PITTSFIELD, Mass. — Joan Edwards will speak at the May Pittsfield Green Drinks event on Tuesday, May 17th at 6:00 PM and give a slideshow presentation about the rapidly decreasing biodiversity that is taking place globally, known as the sixth extinction. 
 
She will specifically focus on flowers and their insect visitors. 
 
This sixth extinction is primarily driven by human actions, from habitat loss to climate change. The impacts of biodiversity loss are far-reaching, resulting in biological communities that are less resilient and with diminished ecosystems services. As part of the discussion, Joan will explore the impact of biodiversity loss in the pollinator-flower world and examine how the surprising dynamics of flower-pollinator networks can help to conserve both flowers and their pollinators.

────────────────────

=== REQUIREMENT 1 ===
Answer these questions from the Green Drinks announcement.
(a) On what day, date and time will the event take place?
(b) What name does the announcement give to the rapid global decrease in biodiversity?
(c) According to the announcement, what primarily drives this decrease?
=== REQUIREMENT 2 ===
List every action the Green Drinks announcement says Joan Edwards will take at the event.
=== REQUIREMENT 3 ===
Write a continuation of the Green Drinks announcement, starting after its last sentence.

=== EXERCISE DATA ===

────────────────────

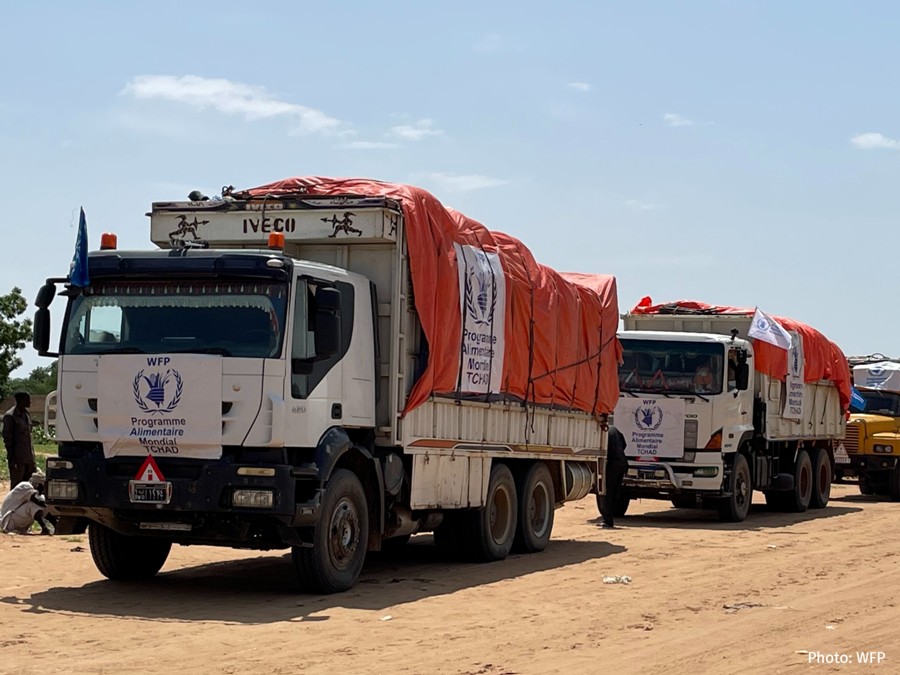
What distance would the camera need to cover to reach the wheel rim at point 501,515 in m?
15.8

────────────────────

=== RESPONSE BOX 1 ===
(a) Tuesday, May 17th, at 6:00 PM.
(b) The sixth extinction.
(c) Human actions, from habitat loss to climate change.

=== RESPONSE BOX 2 ===
- Speak at the May Pittsfield Green Drinks event
- Give a slideshow presentation about the rapidly decreasing global biodiversity known as the sixth extinction
- Focus specifically on flowers and their insect visitors
- Explore the impact of biodiversity loss in the pollinator-flower world
- Examine how the surprising dynamics of flower-pollinator networks can help conserve both flowers and their pollinators

=== RESPONSE BOX 3 ===
Joan Edwards is a botanist interested in understanding the biomechanics and adaptive significance of ultra-fast plant movements—plant actions that are so quick they occur in milliseconds. Using high-speed video (up to 100,000 fps), she studies the evolutionary significance and biomechanics of fast movements, including the trebuchet catapults of bunchberry dogwood, the vortex rings of Sphagnum moss, the splash cups of liverworts, and the "poppers" of wood sorrel. Her early fieldwork was on the impact of moose on plants in the boreal forests of Isle Royale National Park.